What is being asked - Print every line word for word, starting at the line containing "How much separates" and continuing through the final line of the items, including both ends.

====

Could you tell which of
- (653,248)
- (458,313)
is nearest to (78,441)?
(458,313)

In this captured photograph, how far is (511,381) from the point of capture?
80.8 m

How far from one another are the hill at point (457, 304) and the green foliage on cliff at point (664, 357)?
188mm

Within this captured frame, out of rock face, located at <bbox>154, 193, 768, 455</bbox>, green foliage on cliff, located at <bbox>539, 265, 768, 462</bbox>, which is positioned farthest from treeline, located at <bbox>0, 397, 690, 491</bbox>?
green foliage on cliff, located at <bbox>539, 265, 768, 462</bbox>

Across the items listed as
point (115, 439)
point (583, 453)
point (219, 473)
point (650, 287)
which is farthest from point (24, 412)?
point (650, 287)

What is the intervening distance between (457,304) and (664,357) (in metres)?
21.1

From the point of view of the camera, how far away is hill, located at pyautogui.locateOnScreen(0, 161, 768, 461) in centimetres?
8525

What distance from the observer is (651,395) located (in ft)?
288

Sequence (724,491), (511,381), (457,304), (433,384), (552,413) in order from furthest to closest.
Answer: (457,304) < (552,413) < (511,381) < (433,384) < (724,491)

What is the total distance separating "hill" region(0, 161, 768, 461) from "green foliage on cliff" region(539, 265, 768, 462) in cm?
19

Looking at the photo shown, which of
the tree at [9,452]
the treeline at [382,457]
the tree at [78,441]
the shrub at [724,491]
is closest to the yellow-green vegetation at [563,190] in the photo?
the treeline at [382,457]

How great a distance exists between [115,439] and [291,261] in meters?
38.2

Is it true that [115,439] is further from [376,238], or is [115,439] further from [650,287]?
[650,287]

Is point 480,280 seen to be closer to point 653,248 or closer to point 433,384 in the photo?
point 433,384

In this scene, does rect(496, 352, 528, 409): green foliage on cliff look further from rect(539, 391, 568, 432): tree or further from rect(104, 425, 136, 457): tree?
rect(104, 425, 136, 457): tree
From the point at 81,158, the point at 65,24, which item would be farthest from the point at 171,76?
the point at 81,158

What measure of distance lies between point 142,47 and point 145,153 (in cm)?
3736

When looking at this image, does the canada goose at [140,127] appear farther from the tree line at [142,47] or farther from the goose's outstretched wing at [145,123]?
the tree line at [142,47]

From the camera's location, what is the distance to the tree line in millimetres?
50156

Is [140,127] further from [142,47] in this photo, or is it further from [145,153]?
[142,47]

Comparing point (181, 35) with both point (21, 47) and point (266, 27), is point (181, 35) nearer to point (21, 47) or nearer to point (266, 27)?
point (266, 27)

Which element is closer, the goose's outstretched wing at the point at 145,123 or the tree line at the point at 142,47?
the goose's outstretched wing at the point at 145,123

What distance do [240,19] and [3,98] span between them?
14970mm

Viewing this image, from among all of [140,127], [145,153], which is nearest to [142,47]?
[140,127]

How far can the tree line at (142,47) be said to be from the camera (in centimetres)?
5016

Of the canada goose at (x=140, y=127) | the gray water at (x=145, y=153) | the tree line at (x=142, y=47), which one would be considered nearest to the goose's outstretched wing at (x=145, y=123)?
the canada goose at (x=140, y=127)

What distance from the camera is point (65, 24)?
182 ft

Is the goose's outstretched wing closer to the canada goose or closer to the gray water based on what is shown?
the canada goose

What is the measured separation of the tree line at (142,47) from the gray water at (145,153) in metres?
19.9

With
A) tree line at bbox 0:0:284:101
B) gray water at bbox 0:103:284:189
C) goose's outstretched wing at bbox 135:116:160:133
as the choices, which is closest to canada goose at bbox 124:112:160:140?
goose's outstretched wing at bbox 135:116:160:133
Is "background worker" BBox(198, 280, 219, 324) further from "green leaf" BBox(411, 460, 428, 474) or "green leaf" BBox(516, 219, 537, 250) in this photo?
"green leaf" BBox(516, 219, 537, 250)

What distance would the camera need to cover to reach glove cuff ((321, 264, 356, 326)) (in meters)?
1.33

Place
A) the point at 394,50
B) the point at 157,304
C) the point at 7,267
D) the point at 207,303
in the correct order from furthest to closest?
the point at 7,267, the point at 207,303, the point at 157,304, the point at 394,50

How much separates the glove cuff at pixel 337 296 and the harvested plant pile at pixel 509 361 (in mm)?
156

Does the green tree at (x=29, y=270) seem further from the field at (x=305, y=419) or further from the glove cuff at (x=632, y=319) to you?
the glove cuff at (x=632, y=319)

====

Completed exercise -
How much separates the glove cuff at pixel 337 296 and the harvested plant pile at pixel 509 361 (in mm)?
156

Does the green tree at (x=29, y=270) seem further from the field at (x=305, y=419) or further from the glove cuff at (x=632, y=319) to you?
the glove cuff at (x=632, y=319)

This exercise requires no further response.